Naturalmente, la cosa che tutti evitano di dire è che “superintelligenza personale” è anche un ossimoro. Come può un’AI che sa tutto di te, ti suggerisce cosa fare, cosa pensare, cosa sentire, aiutarti a diventare più te stesso? Non sarà che, nel nome dell’empowerment individuale, stiamo costruendo la dipendenza perfetta, il sistema definitivo di soft control? Zuckerberg non risponde, ma rilancia. Vuole che la sua AI ti renda un amico migliore. Il che suona già come il primo passo per non doverne più avere, di amici.

Ma attenzione, il contesto è chiaro: l’AGI, o meglio la personal AGI, è il Santo Graal di questa decade. Tutti la vogliono, pochi possono permettersi di inseguirla seriamente. Meta può. Ha i soldi, i dati (vedi Facebook, Instagram, WhatsApp), la user base, le infrastrutture e ora anche i ricercatori giusti. L’acquisizione di Scale AI è un’operazione che manda un messaggio forte e chiarissimo: non solo vogliamo partecipare alla corsa per l’intelligenza artificiale generalista, vogliamo possedere il terreno su cui tutti gli altri corrono.

Se pensate che tutto questo sia solo un’altra moda passeggera, come i visori VR o i metaversi incompiuti, ricordatevi questo: i fallimenti precedenti non hanno mai fermato Zuckerberg.
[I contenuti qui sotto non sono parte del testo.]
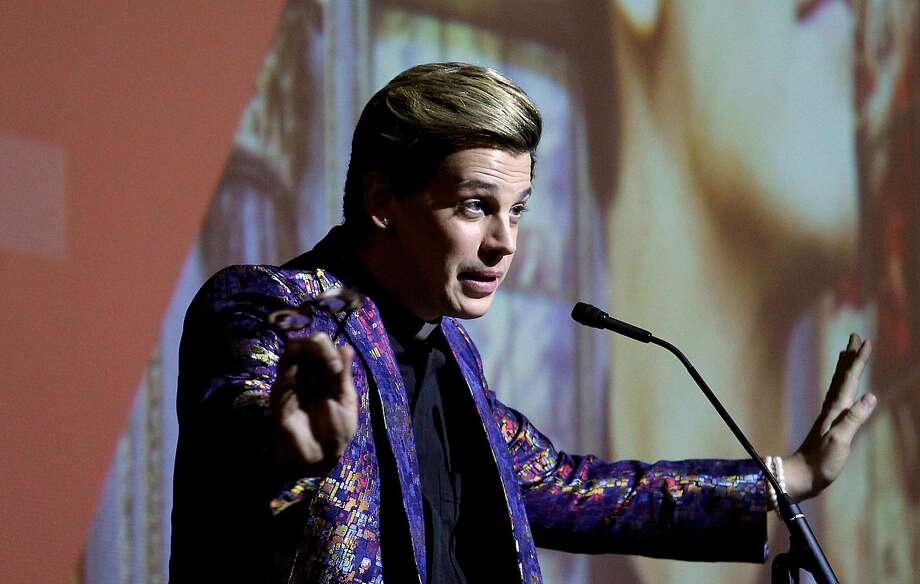 Conservative provocateur Milo Yiannopoulos will be the grand marshal of the parade. Photo: Christina House, TNS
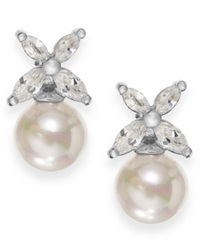 Majorica Sterling Silver Organic Man Made Pearl Butterfly Stud Earrings
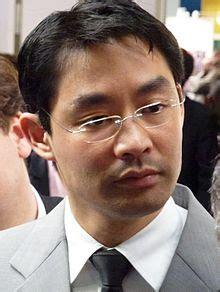 Jan Rösler by Bundeswirtschaftsminister Philipp R 195 182 Sler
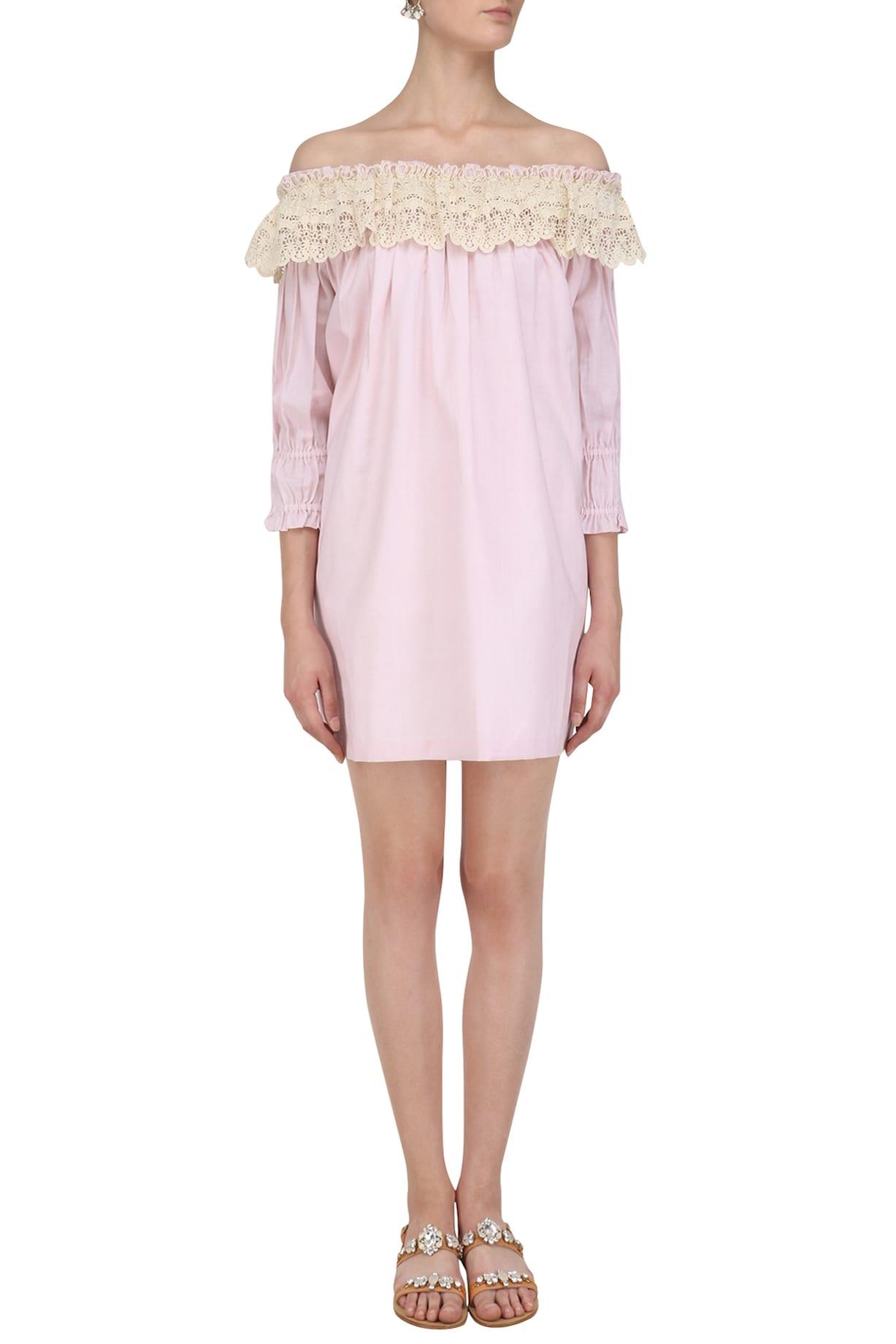 Ankita Dresses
Li ha solo metabolizzati come cicli di apprendimento. E nel frattempo ha mantenuto saldamente in mano l’accesso ai dati comportamentali di miliardi di persone. Ora quegli stessi dati possono essere usati per addestrare modelli sempre più vicini a noi, sempre più integrati. L’AGI non sarà una mente aliena, sarà un riflesso di te stesso. Solo un po’ più obbediente. E sempre connessa.

Zuckerberg ha appena ridefinito l’ambizione. Non si tratta più di costruire l’intelligenza artificiale più potente. Si tratta di costruire l’unica che conta davvero: la tua.